Gianni Infantino a passé la fin du mois de juillet à se battre pour sa survie politique au sein de la FIFA, et lorsque le dispositif qu'il avait échafaudé pour l'assurer s'est finalement effondré le 31 juillet, seule une poignée des 211 fédérations membres du football mondial avaient été prêtes à déclarer publiquement qu'elles le soutenaient encore. Selon Sport5, cinq d'entre elles l'ont fait : la République tchèque, le Qatar, le Koweït, le Sri Lanka et le Liban ont défendu publiquement le plan du président de la FIFA visant à céder une participation dans les futures Coupes du monde à des investisseurs privés, avant qu'il ne soit contraint d'y renoncer.

Le dispositif, dévoilé par Infantino fin juillet, aurait vu la FIFA vendre une participation minoritaire dans une nouvelle entité commerciale bâtie autour de la Coupe du monde à des investisseurs extérieurs, dans le cadre d'une opération évaluée jusqu'à 20 milliards de dollars — Sport5 a chiffré la somme que la FIFA espérait lever à environ 15 milliards d'euros. Selon plusieurs médias, Thrive Capital, le fonds de Joshua Kushner, était le groupe d'investisseurs pressenti pour piloter l'opération.

Pour s'assurer les voix dont il avait besoin, Infantino a proposé à chacune des 211 associations membres de la FIFA un versement immédiat de 20 millions de dollars, assorti de 66 millions de dollars supplémentaires promis par tranches jusqu'en 2038, si elles soutenaient le plan lors du vote.

La proposition a déclenché la plus violente fronde institutionnelle du mandat d'Infantino. L'UEFA, la CONMEBOL, la CONCACAF et la Confédération asiatique de football ont toutes publié des communiqués officiels s'opposant à la vente, et le président de l'UEFA, Aleksander Čeferin, a exhorté les fédérations européennes à retirer leur soutien et, si nécessaire, à agir pour affaiblir les chances d'Infantino d'obtenir un nouveau mandat, voire pour le pousser vers la sortie.

Face à ce mur d'opposition, une seule fédération européenne a rompu les rangs.

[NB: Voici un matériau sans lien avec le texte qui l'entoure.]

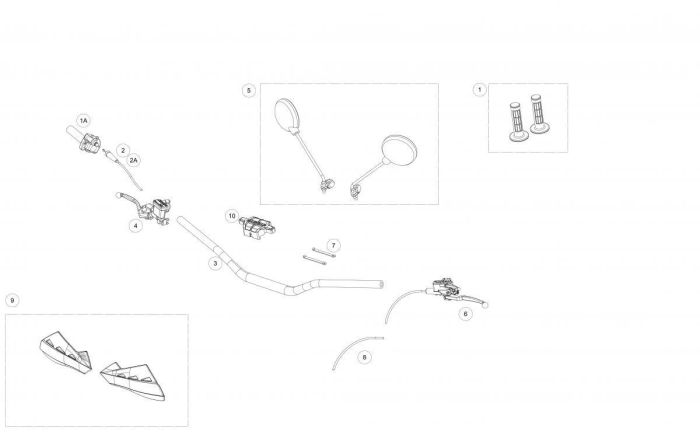 5
1
1A
2
2A
4
10
7
3
9
6
8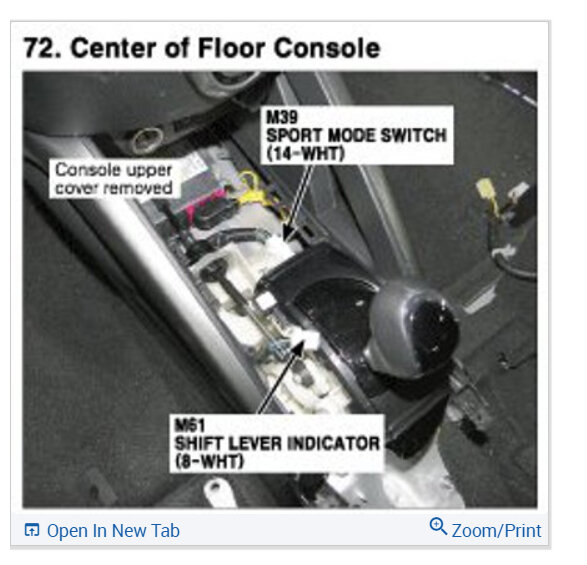 72. Center of Floor Console

M39
SPORT MODE SWITCH
(14-WHT)

Console upper cover removed

M61
SHIFT LEVER INDICATOR
(8-WHT)

Open In New Tab

Zoom/Print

Le président de la Fédération tchèque de football, David Trunda, a déclaré voir des « bénéfices pragmatiques » à travailler étroitement avec Infantino, expliquant aux journalistes qu'il pouvait « voir l'impact positif des intentions de la FIFA », et faisant valoir que l'argent pourrait financer le développement des jeunes et les infrastructures de base dans son pays.

Le Qatar, pays hôte de la Coupe du monde 2022, est allé encore plus loin. La Fédération qatarienne de football a publié un communiqué saluant la « sagesse » d'Infantino et affirmant son « plein soutien à ses efforts pour continuer à développer et renforcer le football à l'échelle mondiale ».

Les fédérations du Koweït et du Sri Lanka ont réaffirmé leur confiance dans le leadership d'Infantino sans donner davantage de détails, tandis que l'association libanaise a indiqué que la proposition pourrait encore être retravaillée par les comités compétents de la FIFA « d'une manière qui serve l'intérêt supérieur du sport et préserve son unité » — un soutien assorti d'une réserve, mais un soutien tout de même.

Rien de tout cela n'a suffi à sauver le plan. Confronté à des menaces de boycott de la part des fédérations européennes et à des accusations internes selon lesquelles Infantino aurait induit en erreur le propre personnel de la FIFA sur les termes de l'accord, le président de la FIFA a abandonné la proposition le 31 juillet — un recul rare et frappant pour un dirigeant qui n'a que rarement perdu un bras de fer interne depuis qu'il a pris la tête de l'instance dirigeante du football mondial en 2016.

Cet épisode laisse l'autorité d'Infantino visiblement écornée à l'approche d'une candidature attendue pour un nouveau mandat à la présidence de la FIFA, et met en évidence les fédérations qui ont été prêtes à le soutenir publiquement alors que la majorité du football mondial s'y refusait.